One thing Foley encountered in the early ’70s was this lack of appreciation for urban First Nations artists and their legitimate connection to country.

“I was part of a wave of artists through the Boomalli Aboriginal Artists Co-operative and it took a lot of convincing of the people in the arts institutions that we are as legitimate as the people making art from Arnhem Land, Central Australia or Western Australia.

“We had to fight for this space, which is now universally accepted. And part of that acceptance is that there are Indigenous curators in all of Australia’s state galleries,” Foley added.

“It’s a story that a lot of young curators working in the industry are (fortunately) unaware of,” Foley said.

Read: The rise of First Nations art jobs

I-Lann reflected, “I want to put my thinking, theory and concepts into practice – that’s essentially what I’m doing now. I can talk about the violence of this tough, patriarchal colonial table, but what’s the alternative?

“How the hell do you get communities to value themselves? How do I get communities to recognize that their knowledge is valuable and needs to be nurtured?

“I was on this quest to relearn our local philosophies and how to deal with current issues through something deeply familiar and sometimes taken for granted,” I-Lann continued.

I-Lann’s practice promotes the circular economy by employing weavers who then teach the next generation their craft and hire their husbands to be part of a construction team for a permanent space.

Back to Always presentI-Lann said that incorporating her work into national institutions further reinforces this knowledge and signals visibility and power.
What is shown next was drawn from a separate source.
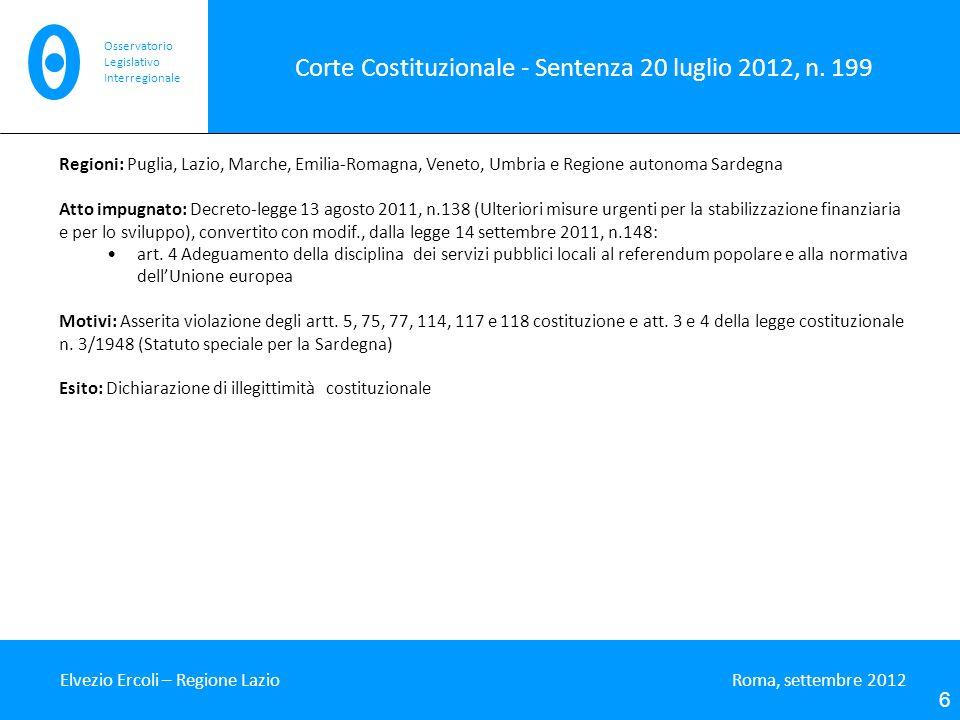 Corte Costituzionale - Sentenza 20 luglio 2012, n. 199 Elvezio Ercoli – Regione Lazio Roma, settembre 2012 6 Osservatorio Legislativo Interregionale R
I-Lann said, “I think I’ve got mine Tikar-A-Gagah (2019) downstairs at the NGS influences the thinking of the curators of one of the most important art institutions in the Southeast Asia region, [who are] to write our art canon. As big is that role? I see that as power.”

Always present will be on display at the National Gallery of Singapore until September 25th. ArtsHub has received a draft recording of the panel, which will be available on the NGS YouTube channel over the next week.

The traveling exhibition was presented for the first time at the Art Gallery of WA earlier this year.